Le point de départ commun à la grammaire dépendantielle et au modèle des IC est la phrase préexistante et non encore analysée, encore que la grammaire dépendantielle présente déjà des ébauches d'étude des structures profondes de la phrase. Dans le modèle des IC, la phrase fait l'objet d'une segmentation par tests de substitution d'où résultent les immediate constituées. La segmentation se fait d'ordinaire selon un processus binaire, et sa loi principale est - à l'opposé de ce que fait Tesnière - de diviser la phrase en phrase nominale et phrase verbale. La division binaire empêche de saisir de manière adéquate les éléments discontinus, le plan sémantique étant exclu de la description structurale, cependant que Tesnière, qui souhaite certes distinguer la dépendance structurale et sémantique des divers éléments, ne sépare pas entièrement, dans la pratique, la description syntaxique de la description sémantique. Par ailleurs, la grammaire dépendantielle reçoit un aspect dynamique de la possibilité déchange entre classes de mots par translation, ce qui permet d'escompter une meilleure saisie de la complexité des phénomènes linguistiques que l'analyse des IC, plutôt statique du fait qu'elle se contente de décrire les dépendances syntaxiques. On ne peut toujours fournir une description adéquate des ambiguïtés dans l'analyse des IC; en revanche, des phrases identiques sur le plan sémantique peuvent recevoir, dans le modèle des IC, différents stemmas. Binarité et éléments discontinus sont ainsi deux problèmes du modèle des IC qui sont évités par la grammaire dépendantielle; par contre, en négligeant de fixer les positions dans la phrase, la grammaire dépendantielle trahit une faiblesse. Si l'on compare les principes méthodologiques fondamentaux des deux modèles, on peut dire que la principale préoccupation du modèle des IC, segmentation et classification des unités syntaxiques, est considérée comme présupposition par la grammaire dépendantielle, pour laquelle il s'agit en premier lieu à'analyser les rapports de dépendance entre éléments de phrase.

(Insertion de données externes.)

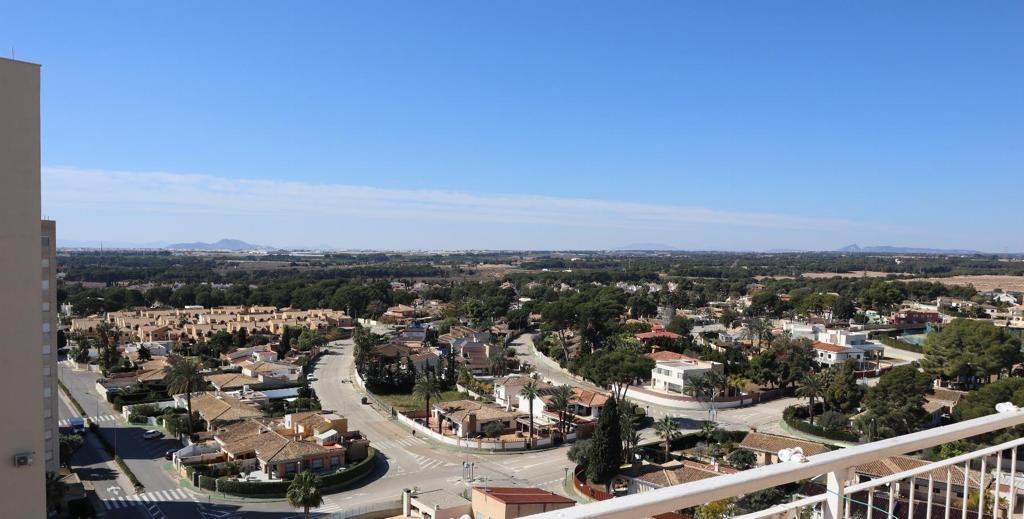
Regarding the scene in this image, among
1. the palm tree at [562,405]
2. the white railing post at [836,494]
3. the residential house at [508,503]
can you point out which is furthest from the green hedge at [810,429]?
the white railing post at [836,494]

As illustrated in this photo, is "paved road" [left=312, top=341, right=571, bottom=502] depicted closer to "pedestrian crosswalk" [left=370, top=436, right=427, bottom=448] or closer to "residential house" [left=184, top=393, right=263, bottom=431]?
"pedestrian crosswalk" [left=370, top=436, right=427, bottom=448]

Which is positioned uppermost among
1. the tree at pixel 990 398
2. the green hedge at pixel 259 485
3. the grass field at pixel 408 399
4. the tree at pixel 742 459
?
the tree at pixel 990 398

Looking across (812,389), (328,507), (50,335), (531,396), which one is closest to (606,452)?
(531,396)

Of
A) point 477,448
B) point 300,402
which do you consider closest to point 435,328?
point 300,402

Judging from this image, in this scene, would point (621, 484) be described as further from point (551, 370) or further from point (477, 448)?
point (551, 370)

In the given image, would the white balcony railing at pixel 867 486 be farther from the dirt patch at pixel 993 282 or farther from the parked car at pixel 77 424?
the dirt patch at pixel 993 282

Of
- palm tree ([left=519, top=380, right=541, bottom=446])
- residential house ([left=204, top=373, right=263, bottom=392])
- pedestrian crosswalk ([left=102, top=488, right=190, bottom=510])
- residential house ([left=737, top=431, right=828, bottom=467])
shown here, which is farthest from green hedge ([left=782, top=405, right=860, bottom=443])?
residential house ([left=204, top=373, right=263, bottom=392])
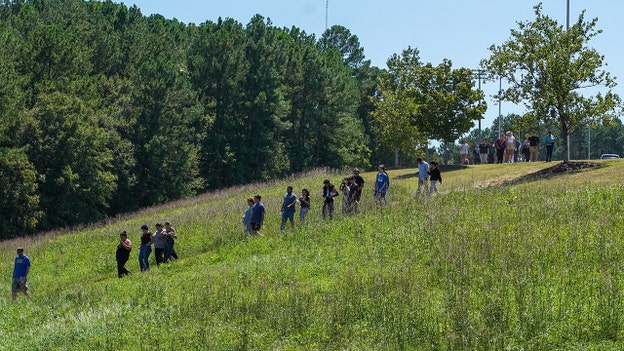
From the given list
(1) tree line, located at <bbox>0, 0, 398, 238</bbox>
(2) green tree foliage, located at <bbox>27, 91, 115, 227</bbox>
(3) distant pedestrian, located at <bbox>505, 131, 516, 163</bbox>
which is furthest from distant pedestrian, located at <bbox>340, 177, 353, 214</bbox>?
(2) green tree foliage, located at <bbox>27, 91, 115, 227</bbox>

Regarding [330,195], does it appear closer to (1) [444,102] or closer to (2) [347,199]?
(2) [347,199]

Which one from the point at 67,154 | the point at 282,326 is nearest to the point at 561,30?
the point at 282,326

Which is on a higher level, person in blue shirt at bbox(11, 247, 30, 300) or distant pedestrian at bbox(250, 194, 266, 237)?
distant pedestrian at bbox(250, 194, 266, 237)

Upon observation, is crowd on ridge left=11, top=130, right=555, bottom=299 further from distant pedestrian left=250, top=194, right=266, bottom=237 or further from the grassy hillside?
the grassy hillside

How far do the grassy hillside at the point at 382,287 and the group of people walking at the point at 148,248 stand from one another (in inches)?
26.0

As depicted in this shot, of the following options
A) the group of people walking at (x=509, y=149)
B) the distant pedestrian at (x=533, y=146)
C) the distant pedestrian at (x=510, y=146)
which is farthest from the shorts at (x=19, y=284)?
the distant pedestrian at (x=510, y=146)

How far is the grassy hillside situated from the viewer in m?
13.1

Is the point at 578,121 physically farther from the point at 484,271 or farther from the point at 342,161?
the point at 342,161

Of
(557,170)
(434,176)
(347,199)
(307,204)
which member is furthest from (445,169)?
(307,204)

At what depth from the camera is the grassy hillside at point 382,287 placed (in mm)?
13078

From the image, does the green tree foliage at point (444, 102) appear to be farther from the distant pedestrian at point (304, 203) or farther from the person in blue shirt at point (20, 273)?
the person in blue shirt at point (20, 273)

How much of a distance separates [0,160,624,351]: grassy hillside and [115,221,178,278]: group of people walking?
0.66 metres

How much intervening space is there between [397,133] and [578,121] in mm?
31634

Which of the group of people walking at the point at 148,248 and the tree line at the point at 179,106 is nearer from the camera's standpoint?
the group of people walking at the point at 148,248
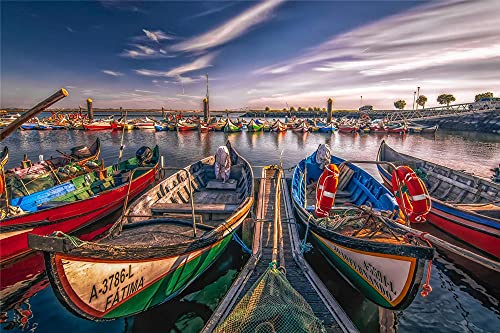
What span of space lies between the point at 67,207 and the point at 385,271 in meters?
11.8

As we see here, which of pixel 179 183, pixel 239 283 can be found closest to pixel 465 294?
pixel 239 283

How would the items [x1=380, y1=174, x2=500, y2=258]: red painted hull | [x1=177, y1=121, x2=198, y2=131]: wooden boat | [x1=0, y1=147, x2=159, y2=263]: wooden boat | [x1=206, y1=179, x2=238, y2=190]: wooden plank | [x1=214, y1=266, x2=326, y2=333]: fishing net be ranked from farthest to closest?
[x1=177, y1=121, x2=198, y2=131]: wooden boat
[x1=206, y1=179, x2=238, y2=190]: wooden plank
[x1=0, y1=147, x2=159, y2=263]: wooden boat
[x1=380, y1=174, x2=500, y2=258]: red painted hull
[x1=214, y1=266, x2=326, y2=333]: fishing net

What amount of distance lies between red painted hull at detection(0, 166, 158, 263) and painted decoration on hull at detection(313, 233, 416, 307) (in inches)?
427

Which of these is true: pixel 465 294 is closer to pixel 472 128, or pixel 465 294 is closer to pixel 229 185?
pixel 229 185

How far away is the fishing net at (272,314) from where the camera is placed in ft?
14.3

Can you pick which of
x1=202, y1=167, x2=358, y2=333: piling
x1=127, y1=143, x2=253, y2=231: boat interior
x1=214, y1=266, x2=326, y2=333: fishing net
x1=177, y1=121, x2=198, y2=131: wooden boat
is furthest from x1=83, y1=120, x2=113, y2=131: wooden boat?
x1=214, y1=266, x2=326, y2=333: fishing net

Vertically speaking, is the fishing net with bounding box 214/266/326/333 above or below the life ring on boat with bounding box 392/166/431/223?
below

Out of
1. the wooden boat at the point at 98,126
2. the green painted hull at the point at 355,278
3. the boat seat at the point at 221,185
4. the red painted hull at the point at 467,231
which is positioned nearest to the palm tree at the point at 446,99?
the red painted hull at the point at 467,231

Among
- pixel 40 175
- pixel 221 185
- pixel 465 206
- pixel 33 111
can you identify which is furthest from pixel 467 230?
pixel 40 175

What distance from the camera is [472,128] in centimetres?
5847

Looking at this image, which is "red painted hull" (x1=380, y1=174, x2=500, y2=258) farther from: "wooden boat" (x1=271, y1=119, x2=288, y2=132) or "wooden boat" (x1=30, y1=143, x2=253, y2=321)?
"wooden boat" (x1=271, y1=119, x2=288, y2=132)

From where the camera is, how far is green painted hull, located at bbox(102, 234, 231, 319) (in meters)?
5.01

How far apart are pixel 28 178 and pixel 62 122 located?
56.3 m

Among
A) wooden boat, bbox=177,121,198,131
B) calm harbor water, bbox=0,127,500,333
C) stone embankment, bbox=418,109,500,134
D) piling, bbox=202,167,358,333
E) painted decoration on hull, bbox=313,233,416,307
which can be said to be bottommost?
calm harbor water, bbox=0,127,500,333
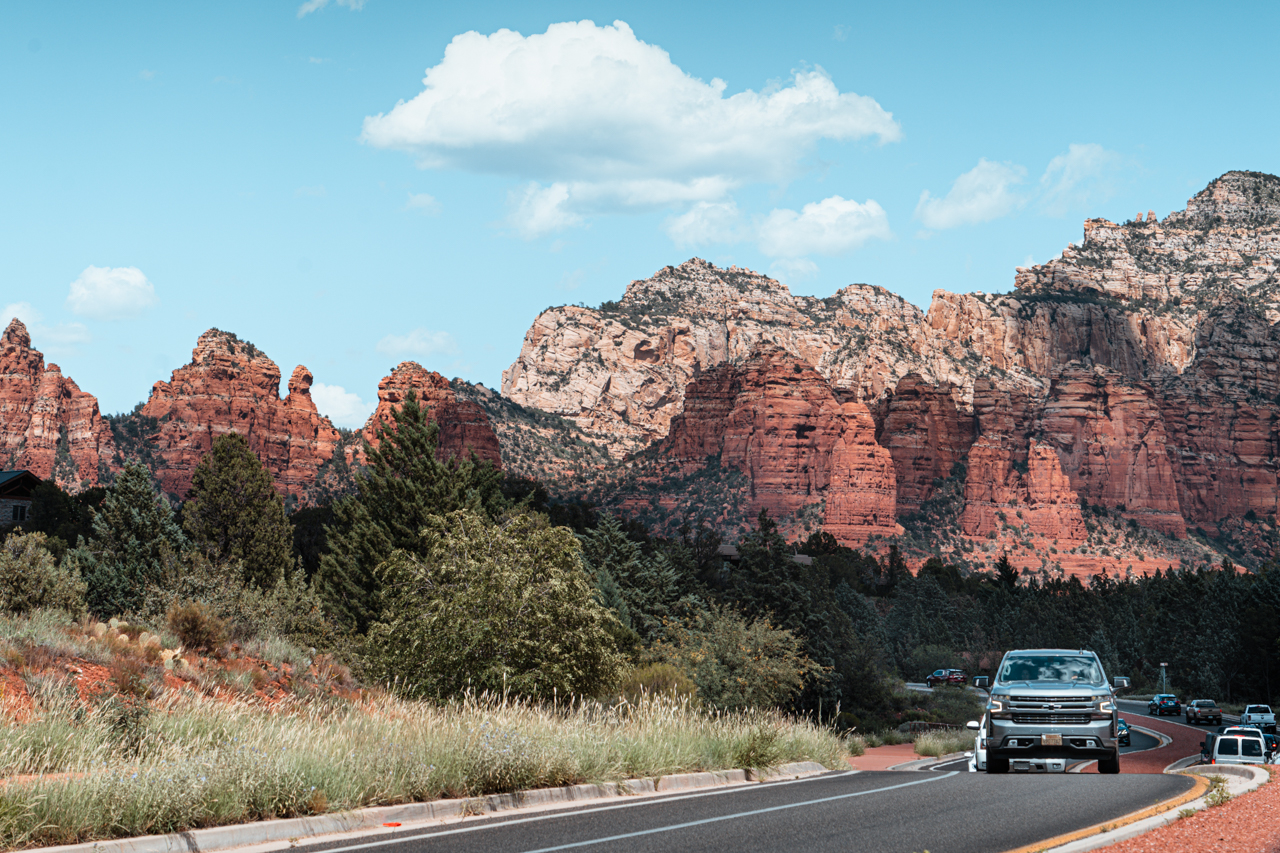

Dans une première tentative de comparaison de la grammaire dépendantielle de Tesnière avec le modèle de la grammaire transformationnelle generative de Chomsky, il conviendra d'abord d'établir un point commun des approches descriptives: les deux modèles insistent sur l'antinomie entre un aspect superficiel de la langue et une structure profonde qui en diffère et qu'il s'agit d'analyser et d'interpréter en dépassant la simple description des rapports syntaxiques; les deux auteurs, Tesnière et Chomsky, se réclament de W. von Humboldt et de sa conception de la langue (distinction entre forme intérieure et forme extérieure).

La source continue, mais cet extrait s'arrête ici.